Für Brust bestand die Aufgabe allerdings nicht allein darin, den Reformator zum Klingen zu bringen. Er setzt auch den Text, den Chor und Solisten singen, zusammen. So entstand ein Puzzle aus Gedicht-Fetzen, Lieder-Zeilen und Schrift-Schnipseln. 152 Seiten lang. Sogar ein Satz aus der Online-Enzyklopädie Wikipedia kommt darin vor: „Dieser Satz fasste drei Thesen von Luther so gut zusammen, dass ich ihn gleich übernommen habe“, sagt Brust.

Bei den 95 Thesen, die Luther 1517 an die Wittenberger Schlosskirche nagelte, ist auch die Probe angelangt. Sopran und Alt, Tenor und Bass breiten einen üppigen Klangteppich in der Eisleber Aula aus.

Doch Brust hebt wieder die Hand. Alles verstummt. „Bitte“, sagt der Dirigent. „probiert den Dialekt wegzulassen - es heißt nicht: Sülber ouder Guold.“ Die Sänger schmunzeln. Das Mansfeldische mache ihm schon zu schaffen, meint Brust später: „Ganz problematisch sind harte Konsonanten.“ Allerdings: „Wir reden halt den ganzen Tag über so, da ist das verständlich.“ Und ein bisschen lokale Färbung sei ja auch nicht verkehrt.
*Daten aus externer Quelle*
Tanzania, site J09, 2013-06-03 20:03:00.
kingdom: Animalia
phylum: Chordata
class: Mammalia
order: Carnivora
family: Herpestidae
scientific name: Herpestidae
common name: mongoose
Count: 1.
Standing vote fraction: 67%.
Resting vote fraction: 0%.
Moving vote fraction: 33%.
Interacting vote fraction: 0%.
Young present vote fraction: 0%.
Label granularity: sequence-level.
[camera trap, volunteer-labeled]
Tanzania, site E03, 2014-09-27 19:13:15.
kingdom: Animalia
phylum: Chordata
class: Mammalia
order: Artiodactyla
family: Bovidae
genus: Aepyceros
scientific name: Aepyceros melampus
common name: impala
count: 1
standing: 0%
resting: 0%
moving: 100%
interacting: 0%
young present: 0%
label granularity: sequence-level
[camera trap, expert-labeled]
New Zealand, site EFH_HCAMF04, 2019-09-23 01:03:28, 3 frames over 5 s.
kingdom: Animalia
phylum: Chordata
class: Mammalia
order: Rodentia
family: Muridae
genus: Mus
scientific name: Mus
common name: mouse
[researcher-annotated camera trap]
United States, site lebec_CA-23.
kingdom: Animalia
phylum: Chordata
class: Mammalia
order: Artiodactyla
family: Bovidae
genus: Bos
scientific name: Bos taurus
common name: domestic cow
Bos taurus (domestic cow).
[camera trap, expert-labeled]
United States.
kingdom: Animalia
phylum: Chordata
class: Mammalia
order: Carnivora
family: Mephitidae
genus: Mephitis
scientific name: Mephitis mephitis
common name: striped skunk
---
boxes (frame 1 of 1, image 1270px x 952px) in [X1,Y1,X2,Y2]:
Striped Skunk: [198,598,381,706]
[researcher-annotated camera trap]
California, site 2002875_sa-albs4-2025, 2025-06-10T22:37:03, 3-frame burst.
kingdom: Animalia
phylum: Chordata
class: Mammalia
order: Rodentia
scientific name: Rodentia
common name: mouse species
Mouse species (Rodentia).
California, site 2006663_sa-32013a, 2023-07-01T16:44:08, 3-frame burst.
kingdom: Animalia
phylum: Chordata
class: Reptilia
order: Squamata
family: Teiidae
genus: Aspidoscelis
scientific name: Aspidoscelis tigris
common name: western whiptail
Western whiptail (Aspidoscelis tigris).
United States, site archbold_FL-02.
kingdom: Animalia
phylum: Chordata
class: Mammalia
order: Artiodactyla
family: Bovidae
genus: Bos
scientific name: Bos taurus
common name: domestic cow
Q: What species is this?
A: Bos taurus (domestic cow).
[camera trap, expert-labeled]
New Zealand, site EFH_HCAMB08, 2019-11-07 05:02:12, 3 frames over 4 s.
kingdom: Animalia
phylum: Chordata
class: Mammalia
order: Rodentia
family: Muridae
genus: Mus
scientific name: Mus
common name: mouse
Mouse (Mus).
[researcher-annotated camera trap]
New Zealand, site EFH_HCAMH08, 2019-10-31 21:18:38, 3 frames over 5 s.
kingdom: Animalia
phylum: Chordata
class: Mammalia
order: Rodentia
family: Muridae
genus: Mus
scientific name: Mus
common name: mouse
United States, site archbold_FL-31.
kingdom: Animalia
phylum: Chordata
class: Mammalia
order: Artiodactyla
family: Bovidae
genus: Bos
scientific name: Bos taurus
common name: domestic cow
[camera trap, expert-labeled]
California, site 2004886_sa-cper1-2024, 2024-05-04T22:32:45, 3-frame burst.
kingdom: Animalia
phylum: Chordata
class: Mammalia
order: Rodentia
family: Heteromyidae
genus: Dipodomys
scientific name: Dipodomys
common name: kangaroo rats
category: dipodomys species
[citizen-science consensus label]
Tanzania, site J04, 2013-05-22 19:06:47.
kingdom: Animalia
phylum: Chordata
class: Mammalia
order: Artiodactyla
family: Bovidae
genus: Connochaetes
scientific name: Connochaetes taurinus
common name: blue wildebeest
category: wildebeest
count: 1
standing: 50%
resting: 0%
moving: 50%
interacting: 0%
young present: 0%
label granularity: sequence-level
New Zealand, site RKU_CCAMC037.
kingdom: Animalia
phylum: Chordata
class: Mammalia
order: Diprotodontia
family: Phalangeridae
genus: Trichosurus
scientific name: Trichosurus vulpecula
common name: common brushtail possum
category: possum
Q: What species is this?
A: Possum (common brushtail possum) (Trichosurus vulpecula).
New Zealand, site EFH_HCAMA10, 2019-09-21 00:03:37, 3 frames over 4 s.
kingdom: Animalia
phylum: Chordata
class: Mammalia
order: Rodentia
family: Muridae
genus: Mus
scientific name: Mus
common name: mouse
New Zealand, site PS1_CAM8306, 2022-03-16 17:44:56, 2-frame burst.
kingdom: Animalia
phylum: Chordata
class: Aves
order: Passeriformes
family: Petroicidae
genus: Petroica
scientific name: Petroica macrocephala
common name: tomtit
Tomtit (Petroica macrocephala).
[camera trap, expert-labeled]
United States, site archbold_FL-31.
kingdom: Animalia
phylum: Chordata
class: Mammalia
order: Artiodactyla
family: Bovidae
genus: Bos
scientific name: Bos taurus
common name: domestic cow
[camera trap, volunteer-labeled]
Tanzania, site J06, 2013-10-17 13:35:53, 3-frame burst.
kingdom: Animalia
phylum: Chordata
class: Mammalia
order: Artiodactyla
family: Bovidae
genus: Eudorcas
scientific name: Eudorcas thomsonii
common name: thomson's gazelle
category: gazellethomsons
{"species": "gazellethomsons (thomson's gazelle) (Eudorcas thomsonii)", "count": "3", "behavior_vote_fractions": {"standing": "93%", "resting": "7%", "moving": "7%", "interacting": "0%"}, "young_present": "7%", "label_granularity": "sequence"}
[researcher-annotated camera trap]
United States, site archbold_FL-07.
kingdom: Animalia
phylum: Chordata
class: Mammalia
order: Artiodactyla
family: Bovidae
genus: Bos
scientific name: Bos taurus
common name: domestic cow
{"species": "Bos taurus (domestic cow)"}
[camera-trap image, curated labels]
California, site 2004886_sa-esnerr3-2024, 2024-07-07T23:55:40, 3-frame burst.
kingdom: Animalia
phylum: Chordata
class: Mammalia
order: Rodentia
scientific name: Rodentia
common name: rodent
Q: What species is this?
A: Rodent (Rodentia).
Für den Chorleiter ist das Oratoriums-Projekt auch ein Balanceakt zwischen der Perfektion, die er nach sieben Jahren intensiver Beschäftigung mit Luther erreichen will und der Leistungsfähigkeit, die ein aus mehreren Chören, Sängern und Instrumentalisten zusammengestückeltes Ensemble besitzt. „Schon beim Schreiben habe ich darauf geachtet, dass Laien das gut singen können“, sagt Brust. Er wolle ja auch keinen Experten oder anderen Dirigenten mit seinem Werk gefallen. „Es soll mit unseren Möglichkeiten machbar sein.“ Und für einen Chor, der nur einmal in der Woche probt, sei das erreichte Niveau schon beachtlich.

Oratorium über Martin Luther: Premiere am 3. Oktober in Eisleben

Trotzdem: Ein bisschen Furcht hat Brust vor dem 3. Oktober schon. „Er wird immer aufgeregter und unruhiger“, sagt seine Frau Carmen. Auch sie singt - ebenso wie mehrere ihrer zehn gemeinsamen Kinder - im Chor mit und unterstützt ihren Mann bei der Organisation des Events.

„Das Oratorium bedeutet uns extrem viel, weil es uns ja schon lange begleitet“, sagt Carmen Brust. Und obwohl die letzte Zeit, mit vielen durchgemachten Nächten, Kraft gekostet habe, sagt sie: „Ich bin überzeugt, dass sich die sieben Jahre Arbeit gelohnt haben.“ (mz)

Monatelang übte der Chor unter Leitung von Joachim Brust für die Uraufführung.
Monatelang übte der Chor unter Leitung von Joachim Brust für die Uraufführung.